┌─ PROVIDED MATERIAL

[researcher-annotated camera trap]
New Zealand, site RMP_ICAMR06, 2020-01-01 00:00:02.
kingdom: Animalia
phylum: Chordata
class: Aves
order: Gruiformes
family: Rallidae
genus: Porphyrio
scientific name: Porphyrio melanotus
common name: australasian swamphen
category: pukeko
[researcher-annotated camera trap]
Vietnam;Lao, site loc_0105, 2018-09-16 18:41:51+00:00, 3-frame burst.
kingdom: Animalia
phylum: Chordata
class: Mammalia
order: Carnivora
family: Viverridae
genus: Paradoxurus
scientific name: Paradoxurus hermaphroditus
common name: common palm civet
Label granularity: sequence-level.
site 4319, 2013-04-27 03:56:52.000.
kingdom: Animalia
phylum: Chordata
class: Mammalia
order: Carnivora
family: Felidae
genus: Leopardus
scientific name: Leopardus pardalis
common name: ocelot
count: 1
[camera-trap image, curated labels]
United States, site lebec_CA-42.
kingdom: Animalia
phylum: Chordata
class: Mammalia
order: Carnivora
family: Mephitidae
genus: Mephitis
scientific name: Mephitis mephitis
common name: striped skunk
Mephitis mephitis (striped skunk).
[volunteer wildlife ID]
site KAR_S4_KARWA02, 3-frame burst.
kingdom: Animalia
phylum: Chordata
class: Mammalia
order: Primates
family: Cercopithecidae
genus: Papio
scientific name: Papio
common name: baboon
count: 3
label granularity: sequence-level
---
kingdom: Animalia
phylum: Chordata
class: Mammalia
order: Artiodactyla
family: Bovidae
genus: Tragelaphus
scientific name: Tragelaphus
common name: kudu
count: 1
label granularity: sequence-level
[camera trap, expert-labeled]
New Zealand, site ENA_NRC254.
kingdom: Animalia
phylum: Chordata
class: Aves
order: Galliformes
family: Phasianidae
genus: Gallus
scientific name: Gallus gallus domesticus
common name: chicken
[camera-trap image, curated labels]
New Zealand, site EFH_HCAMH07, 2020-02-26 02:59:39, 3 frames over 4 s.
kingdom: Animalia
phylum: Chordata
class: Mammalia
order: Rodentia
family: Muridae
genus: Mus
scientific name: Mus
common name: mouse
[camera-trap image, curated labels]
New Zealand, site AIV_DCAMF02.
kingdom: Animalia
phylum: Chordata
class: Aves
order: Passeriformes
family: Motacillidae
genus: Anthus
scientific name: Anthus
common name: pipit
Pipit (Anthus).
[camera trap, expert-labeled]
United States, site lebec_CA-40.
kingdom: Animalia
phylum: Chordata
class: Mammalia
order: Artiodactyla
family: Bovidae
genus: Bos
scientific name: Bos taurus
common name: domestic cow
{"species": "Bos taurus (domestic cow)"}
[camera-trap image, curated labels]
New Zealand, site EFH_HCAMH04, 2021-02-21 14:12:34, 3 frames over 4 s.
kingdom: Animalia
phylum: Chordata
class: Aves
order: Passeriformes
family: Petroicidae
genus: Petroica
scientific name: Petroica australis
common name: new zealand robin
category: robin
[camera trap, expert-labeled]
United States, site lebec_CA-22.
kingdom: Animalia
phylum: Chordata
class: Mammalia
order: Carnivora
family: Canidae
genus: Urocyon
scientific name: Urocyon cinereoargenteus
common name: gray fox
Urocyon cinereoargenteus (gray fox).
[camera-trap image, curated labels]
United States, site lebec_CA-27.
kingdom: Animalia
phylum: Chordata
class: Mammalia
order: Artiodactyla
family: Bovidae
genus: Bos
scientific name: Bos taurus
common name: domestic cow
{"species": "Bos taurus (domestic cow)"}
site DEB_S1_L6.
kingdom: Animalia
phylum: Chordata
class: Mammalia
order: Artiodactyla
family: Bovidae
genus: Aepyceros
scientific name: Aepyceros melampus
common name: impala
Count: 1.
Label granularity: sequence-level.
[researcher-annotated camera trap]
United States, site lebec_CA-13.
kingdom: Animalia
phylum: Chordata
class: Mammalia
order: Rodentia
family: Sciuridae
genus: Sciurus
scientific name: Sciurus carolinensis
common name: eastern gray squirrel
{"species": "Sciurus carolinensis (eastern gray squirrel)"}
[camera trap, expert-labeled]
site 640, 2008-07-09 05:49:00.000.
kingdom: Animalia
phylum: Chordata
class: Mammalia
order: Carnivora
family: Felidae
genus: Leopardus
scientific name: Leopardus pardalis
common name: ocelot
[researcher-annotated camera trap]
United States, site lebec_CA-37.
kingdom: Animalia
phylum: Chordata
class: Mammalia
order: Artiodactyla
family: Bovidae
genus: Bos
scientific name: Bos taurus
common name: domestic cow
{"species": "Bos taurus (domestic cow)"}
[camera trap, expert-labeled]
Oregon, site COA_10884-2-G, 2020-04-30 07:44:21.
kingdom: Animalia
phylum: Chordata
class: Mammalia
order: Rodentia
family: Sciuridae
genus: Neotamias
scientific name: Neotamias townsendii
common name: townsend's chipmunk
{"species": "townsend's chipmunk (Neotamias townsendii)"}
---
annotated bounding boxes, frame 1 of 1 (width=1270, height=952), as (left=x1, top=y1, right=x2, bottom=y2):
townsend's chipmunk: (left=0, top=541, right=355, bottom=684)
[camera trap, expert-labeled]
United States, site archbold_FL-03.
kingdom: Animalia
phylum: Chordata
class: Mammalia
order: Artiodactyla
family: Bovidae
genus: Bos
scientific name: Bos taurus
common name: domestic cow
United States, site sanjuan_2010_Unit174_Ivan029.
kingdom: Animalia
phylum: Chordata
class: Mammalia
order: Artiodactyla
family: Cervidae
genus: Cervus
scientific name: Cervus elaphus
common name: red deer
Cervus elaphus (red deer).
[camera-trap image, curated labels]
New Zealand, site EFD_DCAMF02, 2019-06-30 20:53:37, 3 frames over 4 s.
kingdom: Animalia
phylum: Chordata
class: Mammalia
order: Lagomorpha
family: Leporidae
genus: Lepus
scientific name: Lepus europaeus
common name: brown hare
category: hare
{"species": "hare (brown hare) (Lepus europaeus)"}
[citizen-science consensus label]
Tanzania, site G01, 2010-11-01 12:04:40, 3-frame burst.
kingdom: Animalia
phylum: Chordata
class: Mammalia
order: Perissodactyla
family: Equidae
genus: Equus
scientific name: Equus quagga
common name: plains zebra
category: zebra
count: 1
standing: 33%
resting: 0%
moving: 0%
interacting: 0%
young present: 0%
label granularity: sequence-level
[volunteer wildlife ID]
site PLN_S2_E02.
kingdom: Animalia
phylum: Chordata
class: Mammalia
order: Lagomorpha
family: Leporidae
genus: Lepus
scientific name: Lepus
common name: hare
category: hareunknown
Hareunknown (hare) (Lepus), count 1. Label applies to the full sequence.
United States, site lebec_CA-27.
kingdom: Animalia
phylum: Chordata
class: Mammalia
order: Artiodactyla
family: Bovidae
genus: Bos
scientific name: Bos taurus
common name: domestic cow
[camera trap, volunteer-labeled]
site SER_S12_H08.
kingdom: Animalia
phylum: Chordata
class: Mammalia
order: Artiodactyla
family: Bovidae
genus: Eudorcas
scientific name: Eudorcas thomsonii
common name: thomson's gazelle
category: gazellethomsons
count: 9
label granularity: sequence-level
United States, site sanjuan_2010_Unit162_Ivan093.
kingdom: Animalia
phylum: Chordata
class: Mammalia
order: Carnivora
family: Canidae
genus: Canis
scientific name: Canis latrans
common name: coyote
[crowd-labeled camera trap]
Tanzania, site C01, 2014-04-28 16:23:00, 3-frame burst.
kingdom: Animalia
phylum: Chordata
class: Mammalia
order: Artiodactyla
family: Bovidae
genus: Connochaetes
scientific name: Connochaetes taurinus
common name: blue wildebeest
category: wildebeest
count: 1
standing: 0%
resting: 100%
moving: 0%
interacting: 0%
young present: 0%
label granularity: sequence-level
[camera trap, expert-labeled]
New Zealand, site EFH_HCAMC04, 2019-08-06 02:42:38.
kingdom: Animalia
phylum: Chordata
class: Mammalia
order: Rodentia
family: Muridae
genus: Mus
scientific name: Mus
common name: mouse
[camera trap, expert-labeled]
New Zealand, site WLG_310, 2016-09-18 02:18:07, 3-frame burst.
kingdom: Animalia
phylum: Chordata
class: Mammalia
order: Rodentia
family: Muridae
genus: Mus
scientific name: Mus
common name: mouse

└─

> **PROBLEM TO SOLVE**:
Give the count of lines in the records above that hold the string "burst", and only that count.

> **SOLUTION**:
5